No . 6─ MANGLLU GRANT OF AMMA II
V. RANGACHARYA, MADRAS
These copper plates were, it is said, dug up somewhere in the Nandigama Taluk, Krishna
District, and kept as a treasure-trove by the Sub-Collector of Bezwada, by whom they were
sent to the Assistant Archaeological Superintendent for Epigraphy. The record is registered as
No. 1 of Appendix A in the Annual Report on South Indian Epigraphy for the year 1917. A summary
of its contents has been published at pp. 117-18 (para. 24) of the same Report. I edit the record
here with the kind permission of the Government Epigraphist for India, who placed inked impressions of the plates at my disposal.
The Assistant Archaeological Superintendent for Epigraphy describes the plates thus : “They
are five plates with high rims, measuring 9⅓″ X 41\6″, and are strung on a ring which had not been
cut when the plates reached me. The edges of the ring are deeply set in an ornamental base supporting a circular seal whose rim all round is shaped like a lotus creeper with a full-blown lotus
proceeding from one of its ends and represented flat on the surface of the seal. To the proper right
of this lotus is an elephant goad (aṅkuśa), and above these symbols is the legend Śri-Tribhuvanāṁkuśa in Chālukyan characters. Above the legend is the running boar facing the proper left, flanked
by the sun and the moon and two chauris.”
The inscription consisting of 67 lines is engraved on the inner side of the first plate and on
both the sides of the other four plates. The writing is on the whole well preserved ; but there
is difficulty in deciphering it in several places on account of defects in the plates, the mistakes
and erasures of the engraver, and the corrupt language of the composition itself. The script
is of the usual Vēṅgī type of the tenth century A.D. The jihvāmūlīya is found in line 61 ;
the initial a in lines 27, 40, 56 ; ā in line 67 ; ī in line 60 and u in line 59. The Anusvāra is
marked sometimes at the top of the letter, but more often after it (e.g. line 42). Medial ē is
usually marked on the top of an akshara as in sē in sēnāpati (line 33), but sometimes below as in lē
in kauśalēna (line 41). Examples of final t are found in lines 21 and 47. Final n occurs in lines
17, 20, etc. The letter r occurs in line 41, and l in line 18. A consonant with rēpha is invariably
doubled as in brahmacharyya in line 52, etc. The language is Sanskrit except in regard to the
names of places forming the boundaries, which are in Telugu. The composition is in prose,
interspersed with a few verses in the Anushṭubh and other meters, which are not free from flaws.
The expression is faulty in many places and even obscure at times. There is not much to say about
orthography. In śauchan=dayā in line 53, the anusvāra is changed in to class nasal.
The document opens with a verse in praise of Vishṇu and the usual praśasti of the Eastern
Chālukyas. Lines 7 to 21 give a list of 21 kings from Kubja Vishṇuvardhana to Yuddhamalla II,
allotting to some of them the number of regnal years differing from other records. This portion
also throws some light on the war between the main line and the collated line of Yuddhamalla.

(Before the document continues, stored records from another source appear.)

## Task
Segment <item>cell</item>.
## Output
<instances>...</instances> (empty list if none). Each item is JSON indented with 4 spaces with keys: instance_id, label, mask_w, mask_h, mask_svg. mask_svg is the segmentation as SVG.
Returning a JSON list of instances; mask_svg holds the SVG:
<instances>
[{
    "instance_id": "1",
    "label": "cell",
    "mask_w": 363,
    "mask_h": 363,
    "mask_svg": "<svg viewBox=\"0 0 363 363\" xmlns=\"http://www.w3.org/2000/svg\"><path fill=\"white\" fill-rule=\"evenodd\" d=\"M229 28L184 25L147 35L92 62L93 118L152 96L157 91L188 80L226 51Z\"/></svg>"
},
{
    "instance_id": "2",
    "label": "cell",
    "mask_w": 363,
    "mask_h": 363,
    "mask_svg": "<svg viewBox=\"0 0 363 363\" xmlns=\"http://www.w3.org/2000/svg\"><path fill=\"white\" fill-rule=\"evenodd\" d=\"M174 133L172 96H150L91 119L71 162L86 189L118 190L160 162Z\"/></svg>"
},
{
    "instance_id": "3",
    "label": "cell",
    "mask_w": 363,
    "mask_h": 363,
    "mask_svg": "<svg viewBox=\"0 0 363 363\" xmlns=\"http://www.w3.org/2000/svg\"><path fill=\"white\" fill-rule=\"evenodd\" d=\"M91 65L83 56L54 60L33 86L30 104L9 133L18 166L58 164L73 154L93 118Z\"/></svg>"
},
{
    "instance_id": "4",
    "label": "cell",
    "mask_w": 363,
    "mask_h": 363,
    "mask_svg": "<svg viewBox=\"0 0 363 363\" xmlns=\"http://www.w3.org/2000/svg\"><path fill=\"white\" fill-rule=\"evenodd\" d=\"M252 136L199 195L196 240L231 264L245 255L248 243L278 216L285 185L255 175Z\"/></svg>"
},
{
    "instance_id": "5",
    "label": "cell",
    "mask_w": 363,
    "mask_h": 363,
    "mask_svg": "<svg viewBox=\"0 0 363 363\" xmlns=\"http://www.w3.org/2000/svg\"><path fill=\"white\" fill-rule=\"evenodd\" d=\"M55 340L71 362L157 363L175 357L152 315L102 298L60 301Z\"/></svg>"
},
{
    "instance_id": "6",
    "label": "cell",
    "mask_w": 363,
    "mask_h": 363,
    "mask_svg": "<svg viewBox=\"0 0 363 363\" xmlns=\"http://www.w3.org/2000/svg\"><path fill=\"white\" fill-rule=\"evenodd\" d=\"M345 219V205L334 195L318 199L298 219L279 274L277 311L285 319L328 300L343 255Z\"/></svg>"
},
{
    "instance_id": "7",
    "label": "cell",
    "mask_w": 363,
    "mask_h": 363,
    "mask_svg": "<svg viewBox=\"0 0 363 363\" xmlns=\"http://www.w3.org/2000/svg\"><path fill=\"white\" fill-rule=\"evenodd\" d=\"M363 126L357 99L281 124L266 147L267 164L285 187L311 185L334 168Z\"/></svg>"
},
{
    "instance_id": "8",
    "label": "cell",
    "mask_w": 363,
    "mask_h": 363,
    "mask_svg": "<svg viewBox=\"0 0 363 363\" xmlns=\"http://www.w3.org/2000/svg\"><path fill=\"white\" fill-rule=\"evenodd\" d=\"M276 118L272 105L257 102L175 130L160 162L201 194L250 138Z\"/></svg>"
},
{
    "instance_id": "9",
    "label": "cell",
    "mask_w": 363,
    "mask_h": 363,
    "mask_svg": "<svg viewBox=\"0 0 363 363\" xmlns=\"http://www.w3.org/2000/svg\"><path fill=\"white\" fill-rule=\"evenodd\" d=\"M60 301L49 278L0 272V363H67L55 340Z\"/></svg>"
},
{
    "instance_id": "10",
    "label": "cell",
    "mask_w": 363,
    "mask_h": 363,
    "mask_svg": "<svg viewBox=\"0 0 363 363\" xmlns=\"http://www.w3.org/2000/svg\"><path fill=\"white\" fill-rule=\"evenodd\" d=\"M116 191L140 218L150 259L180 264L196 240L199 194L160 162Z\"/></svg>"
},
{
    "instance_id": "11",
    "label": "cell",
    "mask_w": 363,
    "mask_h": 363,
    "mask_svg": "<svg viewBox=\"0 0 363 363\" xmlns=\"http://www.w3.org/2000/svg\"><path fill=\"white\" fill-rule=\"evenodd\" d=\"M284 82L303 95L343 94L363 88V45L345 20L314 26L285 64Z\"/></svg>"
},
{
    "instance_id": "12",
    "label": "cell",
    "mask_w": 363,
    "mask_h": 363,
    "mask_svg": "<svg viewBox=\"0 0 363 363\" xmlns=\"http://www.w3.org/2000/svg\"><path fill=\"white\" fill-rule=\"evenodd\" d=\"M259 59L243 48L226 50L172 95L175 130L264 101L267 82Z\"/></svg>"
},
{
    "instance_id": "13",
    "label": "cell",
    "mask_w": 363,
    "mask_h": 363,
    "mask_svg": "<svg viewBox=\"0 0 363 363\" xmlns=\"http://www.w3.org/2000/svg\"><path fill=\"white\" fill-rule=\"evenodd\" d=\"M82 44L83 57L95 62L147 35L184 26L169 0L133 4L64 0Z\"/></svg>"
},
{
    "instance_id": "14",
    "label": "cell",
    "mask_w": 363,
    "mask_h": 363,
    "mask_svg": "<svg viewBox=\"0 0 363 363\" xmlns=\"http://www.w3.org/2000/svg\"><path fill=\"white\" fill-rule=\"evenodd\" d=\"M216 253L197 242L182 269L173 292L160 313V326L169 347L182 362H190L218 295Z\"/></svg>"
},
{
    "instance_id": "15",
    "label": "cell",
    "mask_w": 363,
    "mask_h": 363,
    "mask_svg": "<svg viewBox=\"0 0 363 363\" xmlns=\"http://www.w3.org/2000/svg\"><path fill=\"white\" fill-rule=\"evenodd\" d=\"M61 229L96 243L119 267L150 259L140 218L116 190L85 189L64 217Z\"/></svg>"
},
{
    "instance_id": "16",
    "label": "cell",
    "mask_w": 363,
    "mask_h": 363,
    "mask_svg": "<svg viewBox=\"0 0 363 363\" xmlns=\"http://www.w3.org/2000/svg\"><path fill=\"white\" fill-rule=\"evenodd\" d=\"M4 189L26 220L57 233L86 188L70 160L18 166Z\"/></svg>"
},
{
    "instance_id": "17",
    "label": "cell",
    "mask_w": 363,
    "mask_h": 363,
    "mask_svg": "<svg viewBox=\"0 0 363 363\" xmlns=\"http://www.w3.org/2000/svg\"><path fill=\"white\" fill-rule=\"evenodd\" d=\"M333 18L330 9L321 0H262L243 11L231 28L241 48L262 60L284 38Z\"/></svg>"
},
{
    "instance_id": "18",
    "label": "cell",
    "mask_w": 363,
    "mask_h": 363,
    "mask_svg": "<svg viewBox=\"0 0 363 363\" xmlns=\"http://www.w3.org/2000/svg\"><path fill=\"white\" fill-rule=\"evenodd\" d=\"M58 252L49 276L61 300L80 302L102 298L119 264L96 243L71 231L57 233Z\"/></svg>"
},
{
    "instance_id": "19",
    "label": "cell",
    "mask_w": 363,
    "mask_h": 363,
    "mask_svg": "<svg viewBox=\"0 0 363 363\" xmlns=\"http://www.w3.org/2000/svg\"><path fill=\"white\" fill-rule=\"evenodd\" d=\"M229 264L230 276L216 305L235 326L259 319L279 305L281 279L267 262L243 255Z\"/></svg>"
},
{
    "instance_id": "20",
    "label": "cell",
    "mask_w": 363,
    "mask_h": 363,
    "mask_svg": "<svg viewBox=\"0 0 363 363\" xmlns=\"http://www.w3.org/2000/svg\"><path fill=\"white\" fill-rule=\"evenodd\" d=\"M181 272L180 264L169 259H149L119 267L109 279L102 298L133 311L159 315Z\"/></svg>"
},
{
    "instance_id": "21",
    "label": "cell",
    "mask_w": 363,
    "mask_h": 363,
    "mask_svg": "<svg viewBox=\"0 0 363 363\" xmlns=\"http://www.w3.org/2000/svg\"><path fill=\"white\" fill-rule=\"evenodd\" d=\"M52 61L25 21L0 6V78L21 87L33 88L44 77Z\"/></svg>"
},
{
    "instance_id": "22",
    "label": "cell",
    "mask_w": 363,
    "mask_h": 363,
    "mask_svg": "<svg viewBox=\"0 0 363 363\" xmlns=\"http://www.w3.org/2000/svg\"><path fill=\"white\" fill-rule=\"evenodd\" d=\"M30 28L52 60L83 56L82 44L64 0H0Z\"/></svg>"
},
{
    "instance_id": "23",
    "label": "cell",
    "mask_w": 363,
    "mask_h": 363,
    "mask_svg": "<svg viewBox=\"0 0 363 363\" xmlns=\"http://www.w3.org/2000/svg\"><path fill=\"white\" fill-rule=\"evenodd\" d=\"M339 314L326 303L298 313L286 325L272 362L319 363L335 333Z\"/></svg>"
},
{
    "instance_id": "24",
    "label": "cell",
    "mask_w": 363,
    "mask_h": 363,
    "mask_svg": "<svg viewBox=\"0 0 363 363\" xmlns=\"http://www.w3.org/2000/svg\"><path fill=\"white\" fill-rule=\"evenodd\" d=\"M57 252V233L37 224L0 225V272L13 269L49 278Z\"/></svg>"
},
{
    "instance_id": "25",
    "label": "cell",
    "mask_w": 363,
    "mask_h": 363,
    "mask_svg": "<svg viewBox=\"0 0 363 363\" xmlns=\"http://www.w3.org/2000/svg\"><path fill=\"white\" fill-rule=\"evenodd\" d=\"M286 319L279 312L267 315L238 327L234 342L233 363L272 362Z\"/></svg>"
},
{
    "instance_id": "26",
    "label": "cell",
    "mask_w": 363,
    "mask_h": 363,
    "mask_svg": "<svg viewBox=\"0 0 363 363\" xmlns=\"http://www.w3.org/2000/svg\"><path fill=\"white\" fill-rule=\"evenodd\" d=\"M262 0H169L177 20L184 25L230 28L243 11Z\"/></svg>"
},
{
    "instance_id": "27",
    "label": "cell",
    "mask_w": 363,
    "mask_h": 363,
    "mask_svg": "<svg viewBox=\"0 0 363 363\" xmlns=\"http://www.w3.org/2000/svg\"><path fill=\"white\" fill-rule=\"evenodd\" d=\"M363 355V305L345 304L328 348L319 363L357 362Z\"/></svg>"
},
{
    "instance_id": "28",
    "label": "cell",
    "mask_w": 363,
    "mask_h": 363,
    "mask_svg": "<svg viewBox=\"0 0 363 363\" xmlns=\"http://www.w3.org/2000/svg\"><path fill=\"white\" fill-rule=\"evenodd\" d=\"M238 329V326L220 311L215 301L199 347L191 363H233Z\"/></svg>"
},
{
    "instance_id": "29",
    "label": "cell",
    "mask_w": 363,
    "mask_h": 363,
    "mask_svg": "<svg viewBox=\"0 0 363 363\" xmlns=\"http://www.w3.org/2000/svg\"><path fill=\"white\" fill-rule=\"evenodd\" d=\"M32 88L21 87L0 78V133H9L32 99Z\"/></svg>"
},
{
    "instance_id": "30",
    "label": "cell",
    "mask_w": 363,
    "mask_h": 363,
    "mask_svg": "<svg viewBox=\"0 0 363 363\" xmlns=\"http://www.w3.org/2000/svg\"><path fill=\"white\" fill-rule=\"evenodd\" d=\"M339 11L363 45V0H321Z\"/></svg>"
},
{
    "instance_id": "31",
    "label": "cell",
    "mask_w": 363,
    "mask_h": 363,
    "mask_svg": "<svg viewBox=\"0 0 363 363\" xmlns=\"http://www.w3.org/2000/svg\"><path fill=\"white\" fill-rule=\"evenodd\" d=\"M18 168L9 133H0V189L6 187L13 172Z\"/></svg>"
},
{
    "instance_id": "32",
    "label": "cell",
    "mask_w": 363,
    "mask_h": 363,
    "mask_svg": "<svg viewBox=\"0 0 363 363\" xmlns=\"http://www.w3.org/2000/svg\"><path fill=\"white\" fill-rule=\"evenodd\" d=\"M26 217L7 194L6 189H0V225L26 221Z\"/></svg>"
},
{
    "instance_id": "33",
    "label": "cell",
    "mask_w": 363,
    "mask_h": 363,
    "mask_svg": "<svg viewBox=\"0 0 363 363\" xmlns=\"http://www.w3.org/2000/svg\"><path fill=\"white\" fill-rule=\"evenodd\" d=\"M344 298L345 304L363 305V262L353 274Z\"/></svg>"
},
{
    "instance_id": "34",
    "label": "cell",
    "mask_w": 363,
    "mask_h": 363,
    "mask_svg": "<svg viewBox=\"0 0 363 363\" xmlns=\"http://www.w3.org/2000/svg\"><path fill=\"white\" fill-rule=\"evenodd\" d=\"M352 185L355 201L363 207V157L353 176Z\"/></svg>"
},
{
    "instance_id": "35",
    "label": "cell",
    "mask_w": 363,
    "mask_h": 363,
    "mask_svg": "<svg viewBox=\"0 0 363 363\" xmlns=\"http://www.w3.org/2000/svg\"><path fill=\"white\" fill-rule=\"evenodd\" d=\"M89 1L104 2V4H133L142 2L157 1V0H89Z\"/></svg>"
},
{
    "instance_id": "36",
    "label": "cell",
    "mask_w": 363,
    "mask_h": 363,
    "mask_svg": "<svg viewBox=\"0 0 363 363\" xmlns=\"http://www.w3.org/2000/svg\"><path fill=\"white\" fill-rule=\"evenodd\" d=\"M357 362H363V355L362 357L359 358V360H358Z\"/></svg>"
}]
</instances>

In line 21 a verse begins abruptly in the middle of the prose passage and states that Bhīma III,
son of Vijayāditya IV, destroyed the Yuddhamalla branch and ruled for twelve years.
This is followed by another verse which states that Bhīma was succeeded by his son Ammarāja II (Vijayāditya VI) and that he, after a rule of eleven years, proceeded to the Kaliṅga
country on account of the anger of Kṛishṇa (Rāshṭrakūṭa Kṛishṇa III) and that, in consequence
of this, his half brother (dvaimātura), Dānārṇava, came to rule over the land after obtaining it
 [The information furnished by this record has been utilised by subsequent writers on the subject ; of, Ganguly,
The Eastern Culakyas (1937), pp. 86 ff ; Venkataramanayya. The Eastern Caḷukyas of Vēṅgī (1950), pp. 31 ff.